L’avanzamento dei lavori
Per l'Etiopia, che non ha ancora confermato ufficialmente l’operazione di riempimento, la diga è vitale per il proprio sviluppo: porterebbe energia al 60 per cento dei suoi 110 milioni di abitanti. Attualmente la costruzione della Gerd da parte etiope è stata completata per metà e perché possa andare in produzione il riempimento deve essere contestuale. “Per quanto non abbia il risalto internazionale di altri dossier di politica estera, è una questione molto delicata per Egitto, Sudan ed Etiopia – commenta ai microfoni di Pope Marco Di Liddo, analista del Centro studi internazionali (Cesi) - perché lo sviluppo di questa infrastruttura è in grado di cambiare il destino economico e quindi politico dei tre Paesi. Più si va avanti più negoziato diventa difficile è più questione economica rischia di trasformarsi in una questione di sicurezza".
Lo stallo dei negoziati e il ruolo dell’Onu
La gestione della diga è da anni al centro di difficili negoziati, che dallo scorso aprile hanno registrato una battuta d’arresto. La diga è in agenda al Consiglio di Sicurezza Onu di domani, ma l’Etiopia insiste nel continuare i negoziati con l'intermediazione dell'Unione africana e in un comunicato respinge quella che definisce "l’indesiderata ingerenza della Lega degli Stati arabi sulla questione della diga dopo l'invio della lettera in cui si chiede al Consiglio di sicurezza all’Assemblea generale di intervenire in merito". Di Liddo ricorda che il tema è stato portato all’attenzione delle Nazioni Unite dalla Tunisia, su richiesta di Egitto e Sudan, ma che la presidenza di turno francese del Consiglio di Sicurezza si è espressa dicendo che il Consiglio può fare veramente poco sulla questione. “I negoziati sono in stallo – continua l’analista - perché l'architettura legale che dovrebbe regolare i rapporti a livello idrico, tra questi Paesi è obsoleta e risale a un accordo creato dagli inglesi, ma che ai tempi escluse totalmente l'Etiopia, mentre oggi questa risorsa pesa molto di più di quanto pensasse ai tempi dell'impero coloniale inglese”.

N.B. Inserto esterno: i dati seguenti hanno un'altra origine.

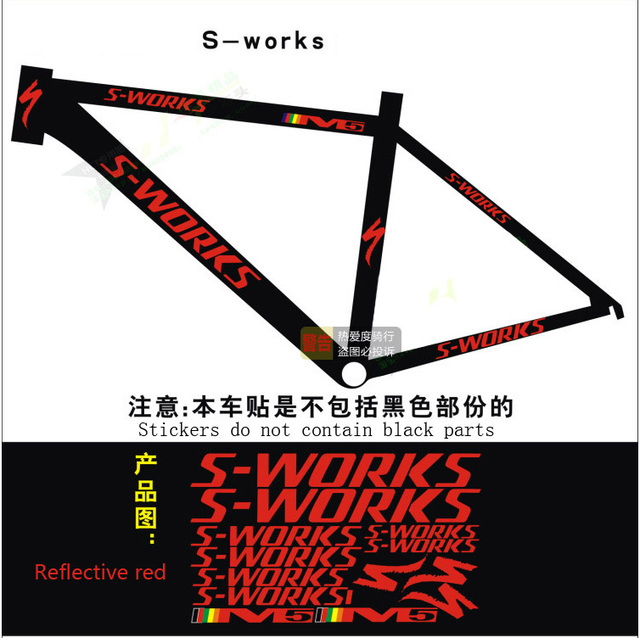 Mountain Bike Frame Reflective Stickers
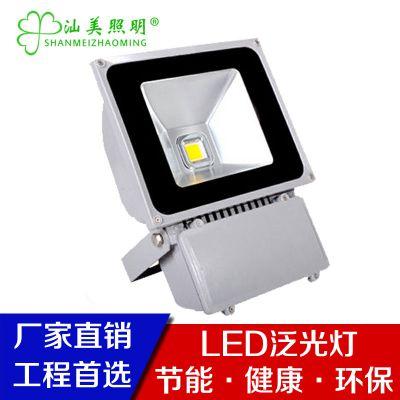 LED投光灯200W招牌灯室外泛光广告灯厂房灯投射灯户外照明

L’importanza del dialogo e di un accordo legale
Sulla “questione del Nilo” si è soffermato Papa Francesco nel dopo Angelus del 15 agosto dello scorso anno, invitando Egitto, Etiopia e Sudan “a continuare sulla via del dialogo affinché il Fiume Eterno continui a essere una linfa di vita che unisce e non divide, che nutre sempre amicizia, prosperità, fratellanza e mai inimicizia, incomprensione o conflitto”. Intanto, la strada percorribile per evitare una crisi securitaria, e in prospettiva anche umanitaria, per Di Liddo è quella di creare un nuovo forum legale, in cui Paesi che a valle del corso del Nilo e quelli che si trovano a monte trovino un modus vivendi.